■ Selected text ■
Member of the Wisconsin Senate from the 16th district
- Incumbent
- Assumed office January 6, 2025
- Preceded by: Melissa Agard

Member of the Wisconsin State Assembly from the 46th district
- In office January 3, 2023 – January 6, 2025
- Preceded by: Gary Hebl
- Succeeded by: Joan Fitzgerald

Member of the Board of Supervisors of Dane County, Wisconsin, from the 36th district
- In office September 6, 2018 – April 16, 2024
- Preceded by: Danielle Williams
- Succeeded by: David Peterson

Personal details
- Born: Melissa Amy Larsen November 1976 (age 49) Green Bay, Wisconsin, U.S.
- Party: Democratic
- Spouses: Daniel Kartes ​ ​(m. 1995; div. 1998)​; Philip Ratcliff ​ ​(m. 2002; div. 2023)​;
- Children: 2
- Alma mater: Madison Area Technical College
- Occupation: Paralegal
- Website: Official website; Campaign website;

= Melissa Ratcliff =

21st century American politician (born 1976)

Melissa Amy Ratcliff (' Larsen; born November 1976) is an American Democratic politician from Cottage Grove, Wisconsin. She is a member of the Wisconsin Senate, representing Wisconsin's 16th Senate district since 2025. She previously served in the Wisconsin State Assembly, representing the 46th Assembly district during the 2023-2024 term. Before being elected to the Legislature, she served six years as a member of the Dane County Board of Supervisors and four years on the Cottage Grove village board.

==Biography==
Melissa Ratcliff was born Melissa Larsen in Green Bay, Wisconsin and was raised in Wausau, Wisconsin. She graduated from Wausau East High School in 1995. She earned her paralegal certification from Madison Area Technical College and was a paralegal for 24 years at Eisenberg Law Offices in Madison, Wisconsin.

■ Material ■
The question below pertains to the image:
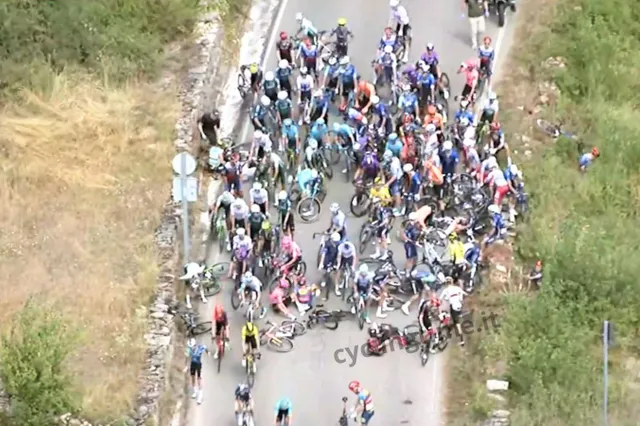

■ Work to do ■
- A) Answer these from the Melissa Ratcliff profile:
(i) In which city was she raised?
(ii) Which Wisconsin State Assembly district did she represent?
(iii) Who preceded her in the Wisconsin Senate?
- B) Reproduce the Melissa Ratcliff profile word for word from "Member of the Board" up to and including "Bay, Wisconsin, U.S.".
- C) Name every person the Melissa Ratcliff profile lists as having preceded or succeeded her in an office.
Rely only on the Melissa Ratcliff profile, not on the material.

■ Final answers ■
- A)
(i) Wausau, Wisconsin
(ii) The 46th district
(iii) Melissa Agard

- B)
Member of the Board of Supervisors of Dane County, Wisconsin, from the 36th district
- In office September 6, 2018 – April 16, 2024
- Preceded by: Danielle Williams
- Succeeded by: David Peterson

Personal details
- Born: Melissa Amy Larsen November 1976 (age 49) Green Bay, Wisconsin, U.S.

- C) Melissa Agard, Gary Hebl, Joan Fitzgerald, Danielle Williams, David Peterson